→ Passage:
--- START ---

Santos Ltd (ASX: STO) shares have been among the top performers on the S&P/ASX 200 Index (ASX: XJO) this year.
Since the closing bell on 31 December, Santos shares are up 28%. That compares to a gain of 1% posted by the S&P/ASX 200 Index (ASX: XJO) over that same period.
And with Brent crude oil prices up another 1.2% overnight Monday to US$109 per barrel, the Santos share price closed up 2.27% on Tuesday.
So why may now be a good time to sell?
Why this fund manager is selling
According to Catapult Wealth's Timothy Haselum, now is a good time to exit Santos shares "on strength".
In a note published in the Advertiser over the weekend, Haselum said:
The Ukraine conflict has seen energy prices skyrocket on the speculation of oil and gas sanctions in a time where new energy project approvals are out of vogue with climate conscious countries.

--- END ---

→ Brief A: In the Santos article, by what percentage have Santos shares risen since the closing bell on 31 December?
→ Brief B: According to the Haselum quote in the Santos article, why have energy prices skyrocketed during the Ukraine conflict?

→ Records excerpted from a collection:
--- START ---

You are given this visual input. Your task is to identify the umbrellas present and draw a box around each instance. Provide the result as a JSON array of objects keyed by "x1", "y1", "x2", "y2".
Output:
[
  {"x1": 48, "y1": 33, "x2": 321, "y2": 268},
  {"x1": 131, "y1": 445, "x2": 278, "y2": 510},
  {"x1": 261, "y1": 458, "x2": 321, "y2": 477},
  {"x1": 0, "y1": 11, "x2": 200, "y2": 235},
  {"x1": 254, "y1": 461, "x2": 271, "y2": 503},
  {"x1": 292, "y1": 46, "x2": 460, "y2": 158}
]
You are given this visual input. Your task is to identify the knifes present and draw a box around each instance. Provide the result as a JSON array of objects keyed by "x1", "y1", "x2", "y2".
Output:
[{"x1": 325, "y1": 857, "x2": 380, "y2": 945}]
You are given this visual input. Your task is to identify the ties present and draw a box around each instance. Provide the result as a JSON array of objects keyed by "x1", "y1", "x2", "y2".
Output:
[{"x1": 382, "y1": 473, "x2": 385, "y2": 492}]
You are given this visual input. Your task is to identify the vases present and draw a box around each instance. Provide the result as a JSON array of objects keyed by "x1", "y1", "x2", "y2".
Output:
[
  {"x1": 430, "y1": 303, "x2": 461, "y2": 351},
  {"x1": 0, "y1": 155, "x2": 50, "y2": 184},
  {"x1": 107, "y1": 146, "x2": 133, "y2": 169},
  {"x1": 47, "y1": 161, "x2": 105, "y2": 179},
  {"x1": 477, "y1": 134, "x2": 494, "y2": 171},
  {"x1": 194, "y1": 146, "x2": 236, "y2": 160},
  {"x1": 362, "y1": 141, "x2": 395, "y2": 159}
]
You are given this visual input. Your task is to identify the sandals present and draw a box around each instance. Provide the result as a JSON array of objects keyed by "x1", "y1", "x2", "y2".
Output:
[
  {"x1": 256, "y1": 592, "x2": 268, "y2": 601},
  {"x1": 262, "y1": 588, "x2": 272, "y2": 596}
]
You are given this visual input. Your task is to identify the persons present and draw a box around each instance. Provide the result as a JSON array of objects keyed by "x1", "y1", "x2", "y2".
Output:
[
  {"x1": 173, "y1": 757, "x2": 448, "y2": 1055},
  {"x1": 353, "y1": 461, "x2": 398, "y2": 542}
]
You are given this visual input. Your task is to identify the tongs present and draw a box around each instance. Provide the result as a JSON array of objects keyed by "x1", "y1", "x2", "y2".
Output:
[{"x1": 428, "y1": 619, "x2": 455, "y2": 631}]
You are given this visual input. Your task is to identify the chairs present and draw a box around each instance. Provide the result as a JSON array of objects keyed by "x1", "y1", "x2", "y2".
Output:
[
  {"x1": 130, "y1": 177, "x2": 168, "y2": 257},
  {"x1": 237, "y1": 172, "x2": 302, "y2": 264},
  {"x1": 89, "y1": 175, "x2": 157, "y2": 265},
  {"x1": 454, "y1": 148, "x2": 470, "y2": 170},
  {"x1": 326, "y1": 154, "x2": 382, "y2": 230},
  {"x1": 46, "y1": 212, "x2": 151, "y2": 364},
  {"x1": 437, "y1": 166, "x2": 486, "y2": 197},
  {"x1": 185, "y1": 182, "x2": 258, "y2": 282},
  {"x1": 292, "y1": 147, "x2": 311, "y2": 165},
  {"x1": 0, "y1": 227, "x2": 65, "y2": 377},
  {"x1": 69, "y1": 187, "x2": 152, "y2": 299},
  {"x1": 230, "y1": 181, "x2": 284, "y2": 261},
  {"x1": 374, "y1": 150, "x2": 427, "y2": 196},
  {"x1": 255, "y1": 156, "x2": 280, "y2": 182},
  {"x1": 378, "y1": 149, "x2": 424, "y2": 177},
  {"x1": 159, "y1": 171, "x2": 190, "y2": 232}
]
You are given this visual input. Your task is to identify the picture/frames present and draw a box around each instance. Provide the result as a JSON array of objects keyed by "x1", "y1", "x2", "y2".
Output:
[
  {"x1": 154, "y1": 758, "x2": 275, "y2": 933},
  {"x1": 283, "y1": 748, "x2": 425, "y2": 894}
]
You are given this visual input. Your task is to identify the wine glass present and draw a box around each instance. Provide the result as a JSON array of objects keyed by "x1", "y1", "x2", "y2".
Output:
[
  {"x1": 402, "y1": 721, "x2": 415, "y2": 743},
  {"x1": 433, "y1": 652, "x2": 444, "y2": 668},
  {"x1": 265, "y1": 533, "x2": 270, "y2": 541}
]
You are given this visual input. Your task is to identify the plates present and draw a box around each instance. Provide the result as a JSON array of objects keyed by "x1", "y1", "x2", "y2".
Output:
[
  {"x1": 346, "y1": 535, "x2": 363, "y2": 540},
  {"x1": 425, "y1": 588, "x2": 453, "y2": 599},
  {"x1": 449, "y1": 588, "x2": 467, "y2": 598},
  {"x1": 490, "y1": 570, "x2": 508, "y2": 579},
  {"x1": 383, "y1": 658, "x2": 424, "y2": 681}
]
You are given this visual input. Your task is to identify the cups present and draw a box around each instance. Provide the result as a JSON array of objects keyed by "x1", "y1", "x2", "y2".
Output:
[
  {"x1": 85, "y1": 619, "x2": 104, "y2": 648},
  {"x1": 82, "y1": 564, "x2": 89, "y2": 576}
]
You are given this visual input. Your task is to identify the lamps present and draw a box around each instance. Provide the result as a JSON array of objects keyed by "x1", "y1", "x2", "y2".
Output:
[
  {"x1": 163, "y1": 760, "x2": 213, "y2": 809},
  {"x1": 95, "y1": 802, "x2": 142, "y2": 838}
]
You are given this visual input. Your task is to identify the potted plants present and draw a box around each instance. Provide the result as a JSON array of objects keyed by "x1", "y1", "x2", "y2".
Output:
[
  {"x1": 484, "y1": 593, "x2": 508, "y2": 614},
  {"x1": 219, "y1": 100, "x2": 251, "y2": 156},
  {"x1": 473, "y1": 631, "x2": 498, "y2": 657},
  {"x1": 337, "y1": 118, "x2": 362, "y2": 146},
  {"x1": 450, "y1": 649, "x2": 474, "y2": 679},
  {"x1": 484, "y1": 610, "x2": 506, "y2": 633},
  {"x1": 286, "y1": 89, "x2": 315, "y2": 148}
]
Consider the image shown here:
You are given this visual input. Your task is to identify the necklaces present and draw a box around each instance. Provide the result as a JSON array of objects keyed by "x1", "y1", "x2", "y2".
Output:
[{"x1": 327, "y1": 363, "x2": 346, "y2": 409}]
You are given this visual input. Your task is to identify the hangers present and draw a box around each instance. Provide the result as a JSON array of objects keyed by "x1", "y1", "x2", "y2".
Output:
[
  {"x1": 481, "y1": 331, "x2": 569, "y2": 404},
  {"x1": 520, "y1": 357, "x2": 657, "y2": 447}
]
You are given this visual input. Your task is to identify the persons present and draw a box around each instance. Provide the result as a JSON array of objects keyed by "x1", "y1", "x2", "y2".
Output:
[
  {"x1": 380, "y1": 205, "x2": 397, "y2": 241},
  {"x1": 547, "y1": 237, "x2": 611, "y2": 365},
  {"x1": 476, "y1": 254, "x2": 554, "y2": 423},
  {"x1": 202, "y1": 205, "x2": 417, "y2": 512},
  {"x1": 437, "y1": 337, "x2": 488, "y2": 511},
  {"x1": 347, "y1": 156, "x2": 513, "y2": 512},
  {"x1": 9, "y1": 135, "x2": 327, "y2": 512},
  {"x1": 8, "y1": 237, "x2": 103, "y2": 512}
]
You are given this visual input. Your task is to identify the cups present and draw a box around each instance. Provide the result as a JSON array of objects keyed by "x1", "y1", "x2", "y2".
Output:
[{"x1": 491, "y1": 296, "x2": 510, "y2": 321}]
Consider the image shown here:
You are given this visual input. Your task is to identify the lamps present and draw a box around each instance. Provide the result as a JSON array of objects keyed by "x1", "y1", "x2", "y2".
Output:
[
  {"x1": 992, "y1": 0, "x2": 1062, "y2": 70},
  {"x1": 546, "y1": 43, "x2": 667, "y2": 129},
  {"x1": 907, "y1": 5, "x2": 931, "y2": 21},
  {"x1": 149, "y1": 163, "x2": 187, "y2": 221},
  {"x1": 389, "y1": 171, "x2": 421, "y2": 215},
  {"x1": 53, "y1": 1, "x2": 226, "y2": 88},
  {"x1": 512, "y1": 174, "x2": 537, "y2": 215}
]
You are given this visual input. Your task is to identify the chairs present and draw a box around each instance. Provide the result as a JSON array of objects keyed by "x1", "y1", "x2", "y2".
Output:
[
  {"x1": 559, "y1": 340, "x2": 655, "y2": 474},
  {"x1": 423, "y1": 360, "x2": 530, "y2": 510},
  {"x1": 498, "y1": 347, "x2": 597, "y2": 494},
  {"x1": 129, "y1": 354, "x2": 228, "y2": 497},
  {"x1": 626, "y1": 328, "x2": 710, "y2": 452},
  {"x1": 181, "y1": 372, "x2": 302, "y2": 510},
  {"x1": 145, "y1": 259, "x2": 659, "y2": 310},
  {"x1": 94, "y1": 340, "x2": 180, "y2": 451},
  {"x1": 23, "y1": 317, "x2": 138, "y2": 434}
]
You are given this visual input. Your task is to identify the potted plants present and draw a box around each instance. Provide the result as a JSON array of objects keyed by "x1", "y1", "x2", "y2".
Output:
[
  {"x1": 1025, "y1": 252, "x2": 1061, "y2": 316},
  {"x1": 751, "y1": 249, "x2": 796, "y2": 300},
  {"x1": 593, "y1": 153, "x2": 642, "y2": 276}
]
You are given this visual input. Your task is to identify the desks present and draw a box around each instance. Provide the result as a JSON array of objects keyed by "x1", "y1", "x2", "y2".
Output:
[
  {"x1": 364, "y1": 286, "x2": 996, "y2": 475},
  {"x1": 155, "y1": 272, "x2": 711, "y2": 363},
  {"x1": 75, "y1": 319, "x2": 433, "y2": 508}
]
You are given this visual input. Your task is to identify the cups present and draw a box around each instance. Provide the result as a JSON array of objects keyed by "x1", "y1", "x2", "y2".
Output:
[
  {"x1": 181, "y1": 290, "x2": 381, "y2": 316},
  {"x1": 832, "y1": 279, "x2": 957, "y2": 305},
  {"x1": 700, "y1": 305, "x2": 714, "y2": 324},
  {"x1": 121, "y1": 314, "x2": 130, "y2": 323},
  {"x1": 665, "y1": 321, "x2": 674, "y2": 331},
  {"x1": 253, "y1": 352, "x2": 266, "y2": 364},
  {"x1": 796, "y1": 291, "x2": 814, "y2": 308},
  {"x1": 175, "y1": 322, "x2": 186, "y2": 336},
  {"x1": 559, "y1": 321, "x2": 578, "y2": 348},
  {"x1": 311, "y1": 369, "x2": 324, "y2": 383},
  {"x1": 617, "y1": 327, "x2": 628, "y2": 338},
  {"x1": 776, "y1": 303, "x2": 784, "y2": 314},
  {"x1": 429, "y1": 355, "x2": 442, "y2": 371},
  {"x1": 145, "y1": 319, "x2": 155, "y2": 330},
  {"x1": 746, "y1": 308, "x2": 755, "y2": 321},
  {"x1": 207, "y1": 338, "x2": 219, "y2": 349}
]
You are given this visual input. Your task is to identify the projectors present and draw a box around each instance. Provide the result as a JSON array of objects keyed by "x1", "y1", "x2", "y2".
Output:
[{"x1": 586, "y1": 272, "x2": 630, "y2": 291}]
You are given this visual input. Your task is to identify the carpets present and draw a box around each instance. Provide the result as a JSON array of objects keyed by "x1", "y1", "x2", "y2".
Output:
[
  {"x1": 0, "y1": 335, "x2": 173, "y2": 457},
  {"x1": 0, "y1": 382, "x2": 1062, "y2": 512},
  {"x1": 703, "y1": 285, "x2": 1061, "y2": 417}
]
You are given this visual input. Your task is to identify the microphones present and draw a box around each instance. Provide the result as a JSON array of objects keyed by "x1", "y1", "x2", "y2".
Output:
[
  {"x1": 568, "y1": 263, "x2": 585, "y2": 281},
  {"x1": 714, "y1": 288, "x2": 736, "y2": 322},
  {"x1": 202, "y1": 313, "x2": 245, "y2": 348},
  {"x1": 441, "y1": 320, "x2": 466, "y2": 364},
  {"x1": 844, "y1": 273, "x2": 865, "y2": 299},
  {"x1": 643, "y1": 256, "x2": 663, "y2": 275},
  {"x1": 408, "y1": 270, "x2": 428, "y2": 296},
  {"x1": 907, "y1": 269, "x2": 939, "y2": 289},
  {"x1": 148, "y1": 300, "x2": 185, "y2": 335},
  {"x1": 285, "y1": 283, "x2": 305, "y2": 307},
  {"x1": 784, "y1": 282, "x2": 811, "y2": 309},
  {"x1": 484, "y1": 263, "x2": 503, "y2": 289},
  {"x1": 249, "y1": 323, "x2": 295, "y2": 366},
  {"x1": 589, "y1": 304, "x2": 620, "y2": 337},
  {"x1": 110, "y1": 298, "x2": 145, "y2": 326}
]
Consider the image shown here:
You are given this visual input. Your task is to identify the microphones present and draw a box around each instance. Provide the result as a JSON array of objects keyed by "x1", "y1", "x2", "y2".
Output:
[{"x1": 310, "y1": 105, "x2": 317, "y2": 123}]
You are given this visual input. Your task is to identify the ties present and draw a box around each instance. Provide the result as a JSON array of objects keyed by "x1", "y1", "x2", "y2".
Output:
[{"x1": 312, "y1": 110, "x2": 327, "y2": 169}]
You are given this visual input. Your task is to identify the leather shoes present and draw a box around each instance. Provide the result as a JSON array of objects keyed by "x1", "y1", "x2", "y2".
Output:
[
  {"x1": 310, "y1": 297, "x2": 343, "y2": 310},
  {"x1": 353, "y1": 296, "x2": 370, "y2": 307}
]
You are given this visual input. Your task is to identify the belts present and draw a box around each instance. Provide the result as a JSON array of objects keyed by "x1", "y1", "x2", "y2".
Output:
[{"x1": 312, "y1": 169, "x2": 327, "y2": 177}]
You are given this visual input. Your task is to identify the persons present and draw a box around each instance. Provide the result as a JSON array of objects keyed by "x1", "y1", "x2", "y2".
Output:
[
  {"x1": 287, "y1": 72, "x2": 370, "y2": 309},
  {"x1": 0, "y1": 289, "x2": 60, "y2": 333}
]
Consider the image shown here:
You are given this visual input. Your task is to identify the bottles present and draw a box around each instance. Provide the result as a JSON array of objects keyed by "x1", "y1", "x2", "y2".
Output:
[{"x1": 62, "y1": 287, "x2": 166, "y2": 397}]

--- END ---

→ Task response A: 28%

→ Task response B: Prices rose on speculation of oil and gas sanctions. This came at a time when new energy project approvals are out of vogue with climate-conscious countries.